One of the reasons states resist federal solutions for electing federal officers, besides the issues of federalism, is the concurrent election of a myriad of state and local officials on the same ballot as the federal offices. Any changes targeted to federal offices have an usually undesirable ripple effect to state and local offices. States compound the problem by loading up the even year ballot with as many offices and ballot measures as possible to get economies of scale and cost savings. As a Registrar of Voters in California, I received scores of petitions from local governments to change their election cycle from odd to even years for the sole purpose of reducing election costs. The result is extremely long, complex and cumbersome ballots that feature federal offices as well as every minor local office.
The point of this diatribe is to propose that further federal reforms not be hastily considered and added to the often contradictory and ambiguous existing canon of election law.
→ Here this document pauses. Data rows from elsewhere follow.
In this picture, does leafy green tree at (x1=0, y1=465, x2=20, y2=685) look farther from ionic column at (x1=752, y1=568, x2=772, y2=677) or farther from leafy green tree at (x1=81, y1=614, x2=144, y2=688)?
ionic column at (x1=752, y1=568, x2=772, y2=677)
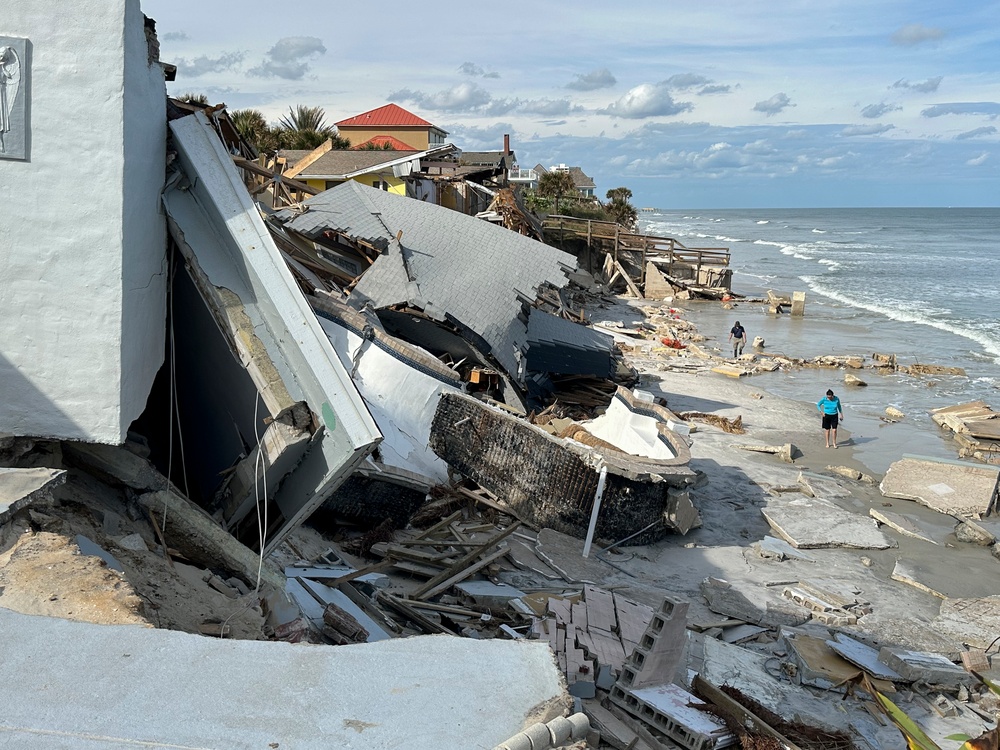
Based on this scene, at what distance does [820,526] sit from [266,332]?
30.6 ft

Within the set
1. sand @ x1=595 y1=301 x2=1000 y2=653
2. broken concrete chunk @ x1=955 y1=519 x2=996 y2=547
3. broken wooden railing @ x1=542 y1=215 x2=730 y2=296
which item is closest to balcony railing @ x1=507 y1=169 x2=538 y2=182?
broken wooden railing @ x1=542 y1=215 x2=730 y2=296

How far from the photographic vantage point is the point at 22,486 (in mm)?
4270

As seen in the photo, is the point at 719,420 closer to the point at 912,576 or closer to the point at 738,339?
A: the point at 912,576

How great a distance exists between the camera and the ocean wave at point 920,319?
29453 millimetres

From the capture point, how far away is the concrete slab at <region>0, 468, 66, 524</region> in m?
4.08

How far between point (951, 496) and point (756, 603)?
18.8 ft

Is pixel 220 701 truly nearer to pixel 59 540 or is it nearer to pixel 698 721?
pixel 59 540

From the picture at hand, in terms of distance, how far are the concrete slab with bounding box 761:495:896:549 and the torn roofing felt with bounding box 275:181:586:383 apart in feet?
15.9

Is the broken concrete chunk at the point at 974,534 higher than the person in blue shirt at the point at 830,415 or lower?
lower

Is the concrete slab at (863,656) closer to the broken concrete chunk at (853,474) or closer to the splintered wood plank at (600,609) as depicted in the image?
the splintered wood plank at (600,609)

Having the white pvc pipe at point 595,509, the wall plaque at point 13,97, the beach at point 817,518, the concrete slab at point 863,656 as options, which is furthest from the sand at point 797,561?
the wall plaque at point 13,97

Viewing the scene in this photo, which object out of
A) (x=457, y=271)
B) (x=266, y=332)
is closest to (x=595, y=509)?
(x=266, y=332)

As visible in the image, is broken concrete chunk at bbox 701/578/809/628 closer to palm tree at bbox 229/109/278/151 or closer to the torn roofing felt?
the torn roofing felt

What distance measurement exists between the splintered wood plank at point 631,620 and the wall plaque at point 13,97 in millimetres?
5862
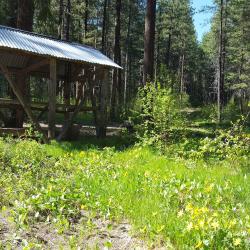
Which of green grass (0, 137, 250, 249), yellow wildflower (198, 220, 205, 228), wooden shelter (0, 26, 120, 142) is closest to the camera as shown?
yellow wildflower (198, 220, 205, 228)

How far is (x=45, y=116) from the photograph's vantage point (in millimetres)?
24703

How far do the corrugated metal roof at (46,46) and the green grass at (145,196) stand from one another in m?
4.36

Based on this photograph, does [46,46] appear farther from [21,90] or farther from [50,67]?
[21,90]

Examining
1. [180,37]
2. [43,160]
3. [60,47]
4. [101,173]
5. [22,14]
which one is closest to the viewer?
[101,173]

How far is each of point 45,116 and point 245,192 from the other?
A: 19973 millimetres

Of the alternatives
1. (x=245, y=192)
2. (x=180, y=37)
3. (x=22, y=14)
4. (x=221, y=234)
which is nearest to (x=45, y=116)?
(x=22, y=14)

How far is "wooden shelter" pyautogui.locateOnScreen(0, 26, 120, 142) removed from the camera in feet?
40.3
Additionally, it is time to acknowledge the elephant in the room which represents the conflict between modern expectations of elections and federalism. It is time to discuss solutions which bridge this paradigmatic divide. It is time to identify and discuss strategies for bifurcating state and federal elections. For example, how could elections for federal office be conducted on a different day than state elections? If elections were on different days, could there be a uniform set of federal rules for federal offices? Could elections for federal office be conducted by federal authority?
The answers to these questions have the potential of addressing and resolving all the issues of voter equity raised earlier. Doing more of the same type of federal election reform as the past will only add new patterns to the crazy quilt of election laws and practices without realizing the intended results of the reforms.